顧問メッセージ

最上川と美術館 『美しい山形・美しい最上川』


60年来、現場で最上川を描き続けた画家と晩年の18年暮らし、共に最上川を見続けてきました。
真下は新しい橋ができると、いち早く出かけて行き描いていました。
川の上の景観は橋の上からでなければ眺めることができないことでしょう。
最上川に掛けられている、ほとんどの橋の上から描いたと思います。

当時はまだ、河畔に茅葺の家はある程度、残っていましたが今は見つけるのが困難です。
真下の60年間の絵画をみると道路は新しくなり、堤防ができ、護岸が変わり民家が変わりました。
人物はあまり描かれていまませんが「杉林には人の息吹がある」といっています。
点景の赤い屋根と共に、最上川に集う人々の営みを描いたのかなと思います。

― 最上川は年々日々変わる。新しい道路が出来、新しい橋が架けられる。次々と新しい最上川風景が展開する。 探れども尽きない。描けども描けども描き尽くせない。だが私は描き続けよう「母なる最上川」を ―
真下慶治の最上川にたいする思いです。
財産となるよう美しい風景を残したいと思います。
最上川の全流域を描きましたが、三難所の中程に位置するゆったり流れる大淀を描いて半世紀、アトリエを建ててから38年になります。

平成15年、村山市市制50周年を記念して、大淀の高台(大淀尋常小学校跡地)に真下慶治記念美術館ができました。
当美術館を設計していただいた村山出身の設計者・高宮先生をご案内致しましたのは一月末のときでした。
先生は、その時の事を「厳冬の雪深い丘に初めて立った時、風景の寂然した迫力に圧倒された。その時から画家が愛したこのかけがえのない風景を、訪れた人が共有できる場つくることにつきると思った。
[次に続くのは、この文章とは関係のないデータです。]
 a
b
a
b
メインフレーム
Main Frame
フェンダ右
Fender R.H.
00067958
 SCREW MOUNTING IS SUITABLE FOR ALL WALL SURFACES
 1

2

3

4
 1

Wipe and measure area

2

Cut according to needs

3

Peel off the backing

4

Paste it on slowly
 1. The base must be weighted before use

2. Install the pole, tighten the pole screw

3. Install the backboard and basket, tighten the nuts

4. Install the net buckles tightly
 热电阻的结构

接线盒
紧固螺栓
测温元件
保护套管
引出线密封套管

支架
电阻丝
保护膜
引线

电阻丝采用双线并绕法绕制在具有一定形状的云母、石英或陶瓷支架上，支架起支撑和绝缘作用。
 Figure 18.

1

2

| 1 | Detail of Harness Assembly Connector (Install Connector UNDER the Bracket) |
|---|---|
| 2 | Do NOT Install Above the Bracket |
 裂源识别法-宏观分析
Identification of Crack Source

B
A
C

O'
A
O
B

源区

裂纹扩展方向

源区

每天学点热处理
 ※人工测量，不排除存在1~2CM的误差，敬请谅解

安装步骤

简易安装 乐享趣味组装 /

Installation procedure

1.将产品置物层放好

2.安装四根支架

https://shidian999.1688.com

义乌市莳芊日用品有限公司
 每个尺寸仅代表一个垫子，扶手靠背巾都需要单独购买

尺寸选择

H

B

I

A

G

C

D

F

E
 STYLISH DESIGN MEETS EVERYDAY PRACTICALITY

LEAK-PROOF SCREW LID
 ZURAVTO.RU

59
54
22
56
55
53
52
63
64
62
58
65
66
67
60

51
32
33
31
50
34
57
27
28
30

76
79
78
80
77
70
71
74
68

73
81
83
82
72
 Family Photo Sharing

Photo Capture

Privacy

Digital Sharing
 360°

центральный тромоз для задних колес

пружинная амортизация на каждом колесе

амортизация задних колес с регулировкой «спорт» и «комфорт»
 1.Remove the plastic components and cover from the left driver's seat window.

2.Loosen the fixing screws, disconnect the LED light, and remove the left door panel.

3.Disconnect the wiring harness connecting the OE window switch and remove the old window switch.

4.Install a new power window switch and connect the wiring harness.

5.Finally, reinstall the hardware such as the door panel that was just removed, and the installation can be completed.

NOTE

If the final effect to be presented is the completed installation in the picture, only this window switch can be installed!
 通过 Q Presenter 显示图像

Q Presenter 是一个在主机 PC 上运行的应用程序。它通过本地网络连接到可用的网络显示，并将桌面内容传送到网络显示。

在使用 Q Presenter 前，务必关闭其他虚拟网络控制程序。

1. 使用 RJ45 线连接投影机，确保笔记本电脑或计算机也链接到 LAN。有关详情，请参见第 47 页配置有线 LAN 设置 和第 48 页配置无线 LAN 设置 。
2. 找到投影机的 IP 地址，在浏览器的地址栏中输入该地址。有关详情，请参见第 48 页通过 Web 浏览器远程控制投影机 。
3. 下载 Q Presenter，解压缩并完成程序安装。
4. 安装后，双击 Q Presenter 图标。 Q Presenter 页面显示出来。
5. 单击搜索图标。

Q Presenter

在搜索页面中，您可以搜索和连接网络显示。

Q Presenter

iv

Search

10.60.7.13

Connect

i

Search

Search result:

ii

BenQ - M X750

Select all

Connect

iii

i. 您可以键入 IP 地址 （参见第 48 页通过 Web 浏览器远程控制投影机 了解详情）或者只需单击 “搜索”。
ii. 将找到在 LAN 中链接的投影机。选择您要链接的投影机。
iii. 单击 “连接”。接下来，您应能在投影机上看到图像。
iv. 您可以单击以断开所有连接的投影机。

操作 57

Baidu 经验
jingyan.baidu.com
地元産の楯山石を敷きつめ、階段状に最上川に向かって45度開くテラスは、座して作品鑑賞の余韻に浸る場所であり、観桜会や茶会、生徒の写生会や野外音楽会の場所である」(新建築3)と書かれておられます。

桜の木は一本も切らずに残されました。
80年前、植樹した方々から当時の様子を伺いました。
子供達の元気な声が聞こえて来る場所なのです。
常設展示室は自然光が入り、まさに現場で描き続けた真下の絵を鑑賞していただくことができる最高の場所です。
子供達と共に写生大会や工作、ミュージアムウェデング、コンサート、ギャラリートークほか村山市の文化の発信地となりますよう日々勉強です。
地域の人たちと一緒になり、楽しい和を大きく大きく広げて行きたいと思っています。
まさに、ここから眺められる最上川の自然の風景はかけがえのない財産として守って次の世代に残していかなければと思います。
自然は破壊するのはいっときですが、元に自然に戻すのは大変な時間を要します。
温暖化も相待って時代は変わって行きますが大切なものはなにか・・・
『美しい山形・美しい最上川』がいつまでも続くことをひたすら願います。

真下慶治記念美術館
顧問 真下清美
2020年4月

真下清美プロフィール (旧姓 庄司)

西暦 事 項
1944年 山形市に生れる。
1978年 真下慶治と結婚する。
1993年 真下慶治逝去。
1994年 松山町主催 松山資料館 「真下慶治遺作展」開催。
1995年 戸沢村村立40周年記念 戸沢村役場 「最上油絵展」開催。
1996年 ・「NHK開局60周年記念展」主催。
・「日本画 小松均・洋画 真下慶治『母なる最上川展』」を山形美術館、本間美術館、天童美術館で開催。
・大石田民俗資料館、松ヶ岡ギャラリー松 同時開催。
・第14回「NHK東北ふるさと賞」 受賞。
1997年 サハト紅花開館3周年記念「真下慶治が描く海外スケッチ展」開催。
1998年 松山資料館新館(現在、酒田市松山文化伝承館)に「真下慶治記念室」設立
1999年 村山市制施行45周年 クアハウス碁点「真下慶治 最上川大淀描く展」開催。
2000年 NHK文化センター 草木染教室 講師に就任。
2004年 ・村山市市制施行50周年記念事業「真下慶治記念美術館」設立。(開館のご案内
・真下慶治作品―最上川、海外、静物等200点を寄贈。
・真下慶治記念美術館館長就任。
村山市功労賞 受賞
・NHK東北 番組審議委員 2期在籍。
・松山文化伝承館作品を酒田市に寄贈。
2009年 酒田市民賞 受賞
2010年 現在、山形市在住。
大淀アトリエ現存、酒田(旧松山)アトリエ現存、NHK文化センター草木染講師
2020年 最上川美術館館長に西塚裕樹氏を迎え、顧問に就任。